Listed records
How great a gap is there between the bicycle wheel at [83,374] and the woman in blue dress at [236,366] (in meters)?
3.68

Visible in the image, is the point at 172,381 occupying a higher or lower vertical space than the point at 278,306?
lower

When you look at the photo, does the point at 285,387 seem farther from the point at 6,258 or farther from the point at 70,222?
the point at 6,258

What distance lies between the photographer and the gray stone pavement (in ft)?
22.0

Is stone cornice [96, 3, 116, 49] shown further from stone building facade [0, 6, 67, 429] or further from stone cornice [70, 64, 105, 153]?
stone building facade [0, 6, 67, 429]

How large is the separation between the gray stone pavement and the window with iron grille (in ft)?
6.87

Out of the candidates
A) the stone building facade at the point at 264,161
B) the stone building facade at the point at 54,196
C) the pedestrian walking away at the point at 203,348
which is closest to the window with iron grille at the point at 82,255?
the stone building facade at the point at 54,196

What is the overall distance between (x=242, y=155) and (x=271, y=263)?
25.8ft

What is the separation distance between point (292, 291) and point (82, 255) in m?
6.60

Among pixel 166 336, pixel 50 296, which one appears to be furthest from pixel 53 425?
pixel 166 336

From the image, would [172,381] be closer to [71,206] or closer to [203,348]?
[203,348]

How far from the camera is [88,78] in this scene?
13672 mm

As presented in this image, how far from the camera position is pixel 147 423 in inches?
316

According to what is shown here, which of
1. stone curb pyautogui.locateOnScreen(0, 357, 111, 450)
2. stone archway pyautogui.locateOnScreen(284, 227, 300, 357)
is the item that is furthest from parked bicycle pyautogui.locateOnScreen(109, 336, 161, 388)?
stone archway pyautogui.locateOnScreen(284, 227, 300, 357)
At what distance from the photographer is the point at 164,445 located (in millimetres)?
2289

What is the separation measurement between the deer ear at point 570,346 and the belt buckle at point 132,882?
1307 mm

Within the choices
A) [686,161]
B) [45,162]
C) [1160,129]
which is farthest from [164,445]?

Objective
Render everything from the line containing "As presented in" down to the end of the records as a numbered list, skipping blank lines.

Solution to this exercise
1. As presented in this image, how far from the camera position is pixel 147 423 in inches?
2. 316
3. According to what is shown here, which of
4. 1. stone curb pyautogui.locateOnScreen(0, 357, 111, 450)
5. 2. stone archway pyautogui.locateOnScreen(284, 227, 300, 357)
6. is the item that is furthest from parked bicycle pyautogui.locateOnScreen(109, 336, 161, 388)?
7. stone archway pyautogui.locateOnScreen(284, 227, 300, 357)
8. At what distance from the photographer is the point at 164,445 located (in millimetres)?
9. 2289
10. What is the separation measurement between the deer ear at point 570,346 and the belt buckle at point 132,882?
11. 1307 mm
12. Within the choices
13. A) [686,161]
14. B) [45,162]
15. C) [1160,129]
16. which is farthest from [164,445]?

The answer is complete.